─── Information shown

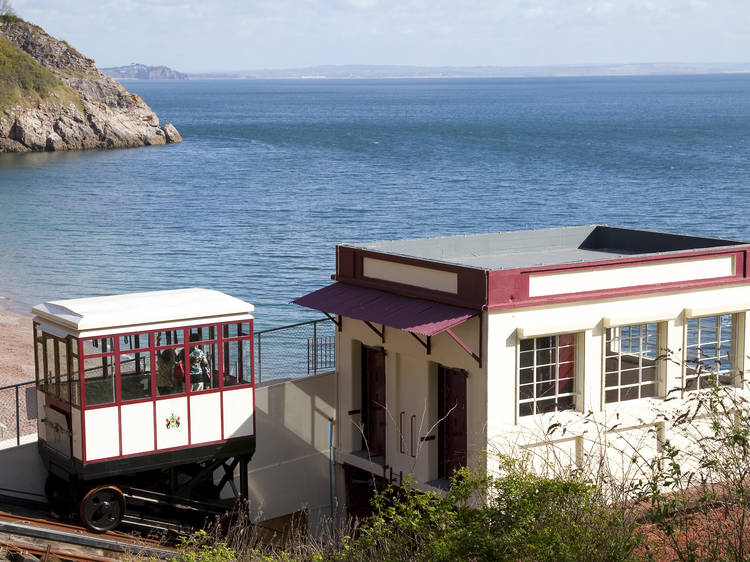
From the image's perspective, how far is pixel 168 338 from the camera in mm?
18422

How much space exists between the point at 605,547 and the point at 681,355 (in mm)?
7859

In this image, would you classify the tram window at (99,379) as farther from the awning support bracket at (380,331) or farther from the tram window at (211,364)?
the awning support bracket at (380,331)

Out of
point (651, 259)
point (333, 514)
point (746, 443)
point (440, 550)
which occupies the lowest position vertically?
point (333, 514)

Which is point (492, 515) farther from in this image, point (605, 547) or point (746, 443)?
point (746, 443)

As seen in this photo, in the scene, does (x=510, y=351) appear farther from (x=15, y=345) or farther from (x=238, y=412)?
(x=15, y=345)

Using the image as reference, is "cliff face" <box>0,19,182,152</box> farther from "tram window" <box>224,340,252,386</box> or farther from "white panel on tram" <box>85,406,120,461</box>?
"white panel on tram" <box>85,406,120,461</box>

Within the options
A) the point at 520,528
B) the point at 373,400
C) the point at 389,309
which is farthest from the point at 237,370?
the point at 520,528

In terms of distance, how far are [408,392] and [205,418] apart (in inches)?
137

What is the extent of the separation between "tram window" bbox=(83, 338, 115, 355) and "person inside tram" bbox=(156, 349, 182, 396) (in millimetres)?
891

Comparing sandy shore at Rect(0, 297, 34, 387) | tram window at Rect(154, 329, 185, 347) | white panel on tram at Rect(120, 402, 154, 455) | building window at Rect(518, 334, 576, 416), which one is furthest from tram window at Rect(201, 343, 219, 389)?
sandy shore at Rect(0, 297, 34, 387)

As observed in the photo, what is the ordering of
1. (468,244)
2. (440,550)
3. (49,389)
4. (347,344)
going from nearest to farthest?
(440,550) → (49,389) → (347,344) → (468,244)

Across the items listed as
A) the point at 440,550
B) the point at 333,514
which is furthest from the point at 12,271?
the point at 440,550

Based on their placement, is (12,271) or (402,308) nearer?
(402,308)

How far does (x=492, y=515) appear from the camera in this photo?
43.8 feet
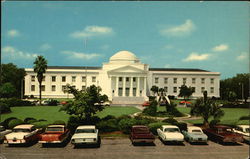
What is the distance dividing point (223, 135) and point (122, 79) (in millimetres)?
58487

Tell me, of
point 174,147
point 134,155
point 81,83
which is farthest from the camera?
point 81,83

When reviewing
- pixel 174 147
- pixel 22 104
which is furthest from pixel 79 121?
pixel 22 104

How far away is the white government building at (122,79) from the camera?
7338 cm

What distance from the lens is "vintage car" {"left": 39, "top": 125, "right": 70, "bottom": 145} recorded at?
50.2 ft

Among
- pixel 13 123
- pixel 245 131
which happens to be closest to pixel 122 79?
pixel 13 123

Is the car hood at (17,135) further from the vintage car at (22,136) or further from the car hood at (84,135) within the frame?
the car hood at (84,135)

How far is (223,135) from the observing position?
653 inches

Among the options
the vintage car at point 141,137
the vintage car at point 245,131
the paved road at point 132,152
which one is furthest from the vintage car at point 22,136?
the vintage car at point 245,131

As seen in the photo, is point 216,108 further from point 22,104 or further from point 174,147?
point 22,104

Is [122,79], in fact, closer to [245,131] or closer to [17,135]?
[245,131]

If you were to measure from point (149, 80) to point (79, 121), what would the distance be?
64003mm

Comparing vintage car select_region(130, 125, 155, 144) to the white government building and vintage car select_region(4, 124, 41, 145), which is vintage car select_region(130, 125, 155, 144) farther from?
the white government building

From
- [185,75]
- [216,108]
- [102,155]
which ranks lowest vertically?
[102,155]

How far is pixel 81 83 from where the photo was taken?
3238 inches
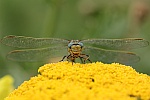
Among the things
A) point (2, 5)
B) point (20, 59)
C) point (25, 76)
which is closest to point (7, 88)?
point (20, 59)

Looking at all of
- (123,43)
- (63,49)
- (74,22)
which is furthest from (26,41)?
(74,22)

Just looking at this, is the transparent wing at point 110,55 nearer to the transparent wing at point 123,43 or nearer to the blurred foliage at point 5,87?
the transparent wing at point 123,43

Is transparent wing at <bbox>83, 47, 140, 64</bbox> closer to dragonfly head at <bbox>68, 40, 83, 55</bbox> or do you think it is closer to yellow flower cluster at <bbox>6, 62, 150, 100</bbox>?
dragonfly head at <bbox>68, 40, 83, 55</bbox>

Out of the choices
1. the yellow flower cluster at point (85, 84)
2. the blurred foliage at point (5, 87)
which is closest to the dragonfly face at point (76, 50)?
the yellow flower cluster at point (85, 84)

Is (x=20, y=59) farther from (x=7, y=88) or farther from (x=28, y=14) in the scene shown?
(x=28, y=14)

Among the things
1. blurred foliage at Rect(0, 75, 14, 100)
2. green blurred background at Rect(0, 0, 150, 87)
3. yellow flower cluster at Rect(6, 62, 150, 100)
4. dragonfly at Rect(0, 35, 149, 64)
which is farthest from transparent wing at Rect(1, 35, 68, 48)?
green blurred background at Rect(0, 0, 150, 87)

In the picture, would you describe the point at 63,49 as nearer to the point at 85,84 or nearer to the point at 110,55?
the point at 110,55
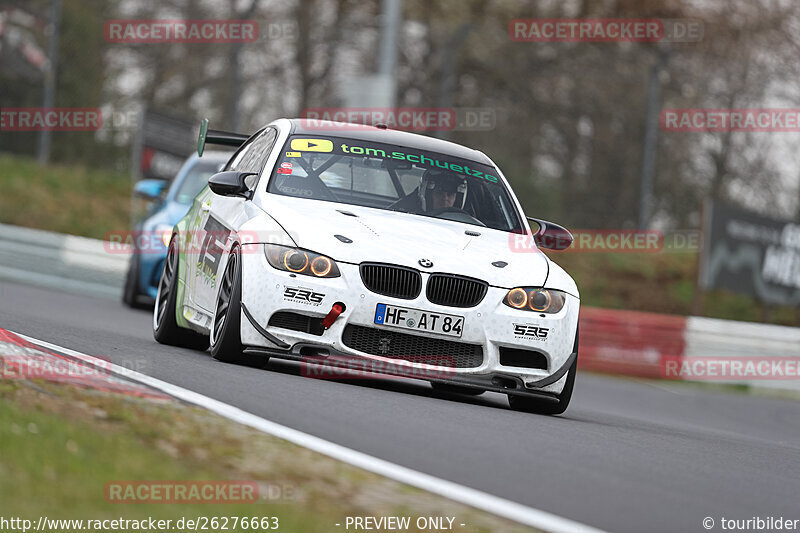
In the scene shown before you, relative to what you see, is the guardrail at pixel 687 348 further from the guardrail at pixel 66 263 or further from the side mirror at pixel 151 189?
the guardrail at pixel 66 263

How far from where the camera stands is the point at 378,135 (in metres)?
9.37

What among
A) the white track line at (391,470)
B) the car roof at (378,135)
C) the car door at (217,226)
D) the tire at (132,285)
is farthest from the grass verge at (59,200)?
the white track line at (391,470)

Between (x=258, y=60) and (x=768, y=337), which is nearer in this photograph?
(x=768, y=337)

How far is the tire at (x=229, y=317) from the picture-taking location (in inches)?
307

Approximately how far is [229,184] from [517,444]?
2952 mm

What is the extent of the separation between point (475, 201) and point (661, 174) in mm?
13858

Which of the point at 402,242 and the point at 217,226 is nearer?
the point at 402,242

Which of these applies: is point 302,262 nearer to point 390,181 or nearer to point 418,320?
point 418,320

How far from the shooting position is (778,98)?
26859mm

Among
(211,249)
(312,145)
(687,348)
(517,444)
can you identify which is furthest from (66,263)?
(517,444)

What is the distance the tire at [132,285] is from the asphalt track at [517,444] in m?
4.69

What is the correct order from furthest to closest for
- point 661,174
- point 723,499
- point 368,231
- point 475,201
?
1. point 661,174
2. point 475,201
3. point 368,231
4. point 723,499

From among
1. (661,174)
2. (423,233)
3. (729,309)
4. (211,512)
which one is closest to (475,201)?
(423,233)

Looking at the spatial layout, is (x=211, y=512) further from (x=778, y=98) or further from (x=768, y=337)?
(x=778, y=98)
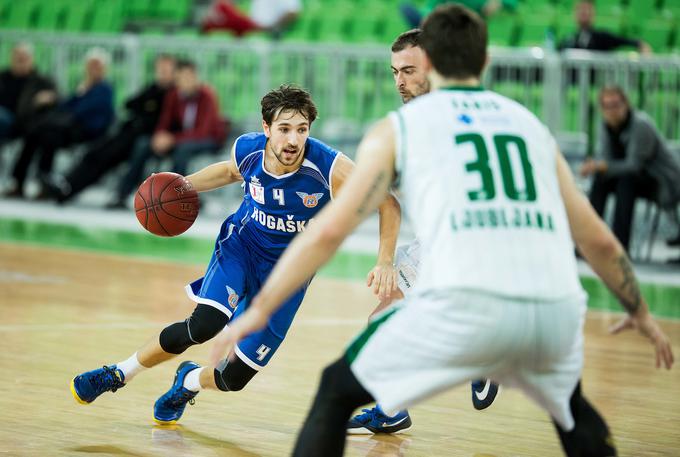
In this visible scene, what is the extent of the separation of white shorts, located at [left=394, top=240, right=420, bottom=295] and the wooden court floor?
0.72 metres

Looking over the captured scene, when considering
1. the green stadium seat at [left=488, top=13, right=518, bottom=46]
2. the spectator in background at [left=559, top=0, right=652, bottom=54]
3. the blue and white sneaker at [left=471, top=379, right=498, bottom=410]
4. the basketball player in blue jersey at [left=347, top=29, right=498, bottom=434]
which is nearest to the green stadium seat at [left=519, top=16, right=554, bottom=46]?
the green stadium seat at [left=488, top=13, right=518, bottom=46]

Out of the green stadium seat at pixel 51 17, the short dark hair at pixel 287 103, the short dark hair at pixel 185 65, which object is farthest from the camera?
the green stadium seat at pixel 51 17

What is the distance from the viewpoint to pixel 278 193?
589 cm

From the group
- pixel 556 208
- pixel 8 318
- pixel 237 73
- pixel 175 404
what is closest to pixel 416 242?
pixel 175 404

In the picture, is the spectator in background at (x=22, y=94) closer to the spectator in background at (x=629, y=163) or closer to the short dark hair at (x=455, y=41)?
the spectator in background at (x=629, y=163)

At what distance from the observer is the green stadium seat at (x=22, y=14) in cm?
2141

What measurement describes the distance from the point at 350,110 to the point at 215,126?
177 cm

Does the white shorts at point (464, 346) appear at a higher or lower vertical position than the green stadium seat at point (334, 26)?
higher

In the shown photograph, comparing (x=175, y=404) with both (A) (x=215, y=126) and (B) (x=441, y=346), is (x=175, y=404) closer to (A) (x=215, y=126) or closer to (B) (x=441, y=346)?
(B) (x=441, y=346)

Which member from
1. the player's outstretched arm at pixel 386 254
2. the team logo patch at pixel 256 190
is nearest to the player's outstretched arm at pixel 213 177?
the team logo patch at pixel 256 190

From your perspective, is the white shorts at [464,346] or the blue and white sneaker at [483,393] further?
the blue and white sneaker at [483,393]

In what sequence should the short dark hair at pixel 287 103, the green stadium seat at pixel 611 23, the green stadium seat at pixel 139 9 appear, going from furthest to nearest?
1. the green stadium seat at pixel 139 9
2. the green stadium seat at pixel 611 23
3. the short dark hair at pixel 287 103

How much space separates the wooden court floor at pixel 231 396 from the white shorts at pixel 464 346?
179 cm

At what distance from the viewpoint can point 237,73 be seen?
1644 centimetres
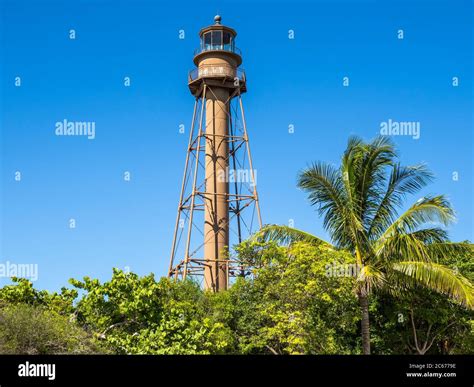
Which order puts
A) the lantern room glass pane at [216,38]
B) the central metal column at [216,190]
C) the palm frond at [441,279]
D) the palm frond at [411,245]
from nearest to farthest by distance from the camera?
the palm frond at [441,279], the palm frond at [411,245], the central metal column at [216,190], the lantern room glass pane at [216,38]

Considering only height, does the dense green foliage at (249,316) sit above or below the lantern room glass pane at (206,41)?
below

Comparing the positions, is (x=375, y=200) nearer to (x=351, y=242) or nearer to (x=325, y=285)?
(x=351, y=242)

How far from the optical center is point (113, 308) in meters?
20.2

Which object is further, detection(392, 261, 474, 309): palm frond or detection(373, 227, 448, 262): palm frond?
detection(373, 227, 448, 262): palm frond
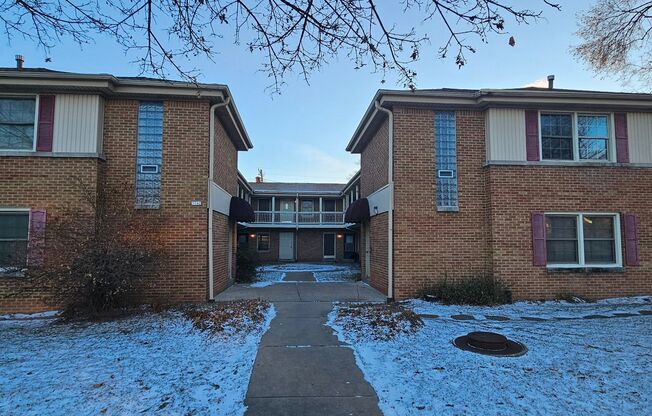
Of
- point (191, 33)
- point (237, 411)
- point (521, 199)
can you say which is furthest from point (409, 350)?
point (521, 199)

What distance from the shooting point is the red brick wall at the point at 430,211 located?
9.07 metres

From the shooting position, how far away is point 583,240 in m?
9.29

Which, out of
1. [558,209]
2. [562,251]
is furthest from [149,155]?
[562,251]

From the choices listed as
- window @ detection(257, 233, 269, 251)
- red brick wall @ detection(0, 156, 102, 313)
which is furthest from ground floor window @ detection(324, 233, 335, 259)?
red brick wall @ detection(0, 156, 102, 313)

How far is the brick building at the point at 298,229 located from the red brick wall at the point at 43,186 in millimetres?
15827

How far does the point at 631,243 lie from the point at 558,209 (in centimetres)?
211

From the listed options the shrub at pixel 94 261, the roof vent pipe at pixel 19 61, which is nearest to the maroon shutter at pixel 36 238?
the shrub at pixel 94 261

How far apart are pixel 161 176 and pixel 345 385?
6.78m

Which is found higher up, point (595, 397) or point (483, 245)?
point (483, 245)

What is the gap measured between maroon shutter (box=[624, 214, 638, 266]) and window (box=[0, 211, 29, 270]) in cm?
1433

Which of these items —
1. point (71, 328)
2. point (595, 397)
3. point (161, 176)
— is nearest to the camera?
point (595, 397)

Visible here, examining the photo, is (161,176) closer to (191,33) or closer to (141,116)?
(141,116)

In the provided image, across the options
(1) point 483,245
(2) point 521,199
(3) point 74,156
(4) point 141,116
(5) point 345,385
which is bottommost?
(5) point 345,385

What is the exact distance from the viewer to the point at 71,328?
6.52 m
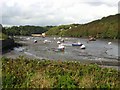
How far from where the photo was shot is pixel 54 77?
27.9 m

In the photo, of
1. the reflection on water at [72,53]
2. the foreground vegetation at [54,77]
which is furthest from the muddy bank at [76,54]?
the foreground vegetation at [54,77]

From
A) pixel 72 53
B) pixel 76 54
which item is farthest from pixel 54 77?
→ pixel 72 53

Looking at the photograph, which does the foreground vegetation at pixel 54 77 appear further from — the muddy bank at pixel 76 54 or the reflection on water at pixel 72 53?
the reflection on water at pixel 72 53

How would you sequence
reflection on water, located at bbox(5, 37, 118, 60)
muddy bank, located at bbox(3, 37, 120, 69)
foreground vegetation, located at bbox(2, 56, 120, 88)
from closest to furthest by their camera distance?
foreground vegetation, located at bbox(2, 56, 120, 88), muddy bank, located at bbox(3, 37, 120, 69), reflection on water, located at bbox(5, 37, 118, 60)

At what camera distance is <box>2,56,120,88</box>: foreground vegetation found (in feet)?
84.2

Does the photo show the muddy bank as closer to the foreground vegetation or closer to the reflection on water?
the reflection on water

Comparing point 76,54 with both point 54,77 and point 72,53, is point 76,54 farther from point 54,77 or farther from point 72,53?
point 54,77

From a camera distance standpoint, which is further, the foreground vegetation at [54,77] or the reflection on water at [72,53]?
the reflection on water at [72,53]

──────

— Task details —
Find the line containing "At what camera" in the material above. Print it and every line after it through the end, exactly and only those.

— The reply —
At what camera distance is <box>2,56,120,88</box>: foreground vegetation found (in feet)?
84.2

Does the photo show the muddy bank as closer to the foreground vegetation or closer to the reflection on water?
the reflection on water

Comparing point 76,54 with both point 54,77 and point 72,53, is point 76,54 farther from point 54,77 or farther from point 72,53?
point 54,77

From a camera distance standpoint, which is further, the foreground vegetation at [54,77] or the reflection on water at [72,53]?
the reflection on water at [72,53]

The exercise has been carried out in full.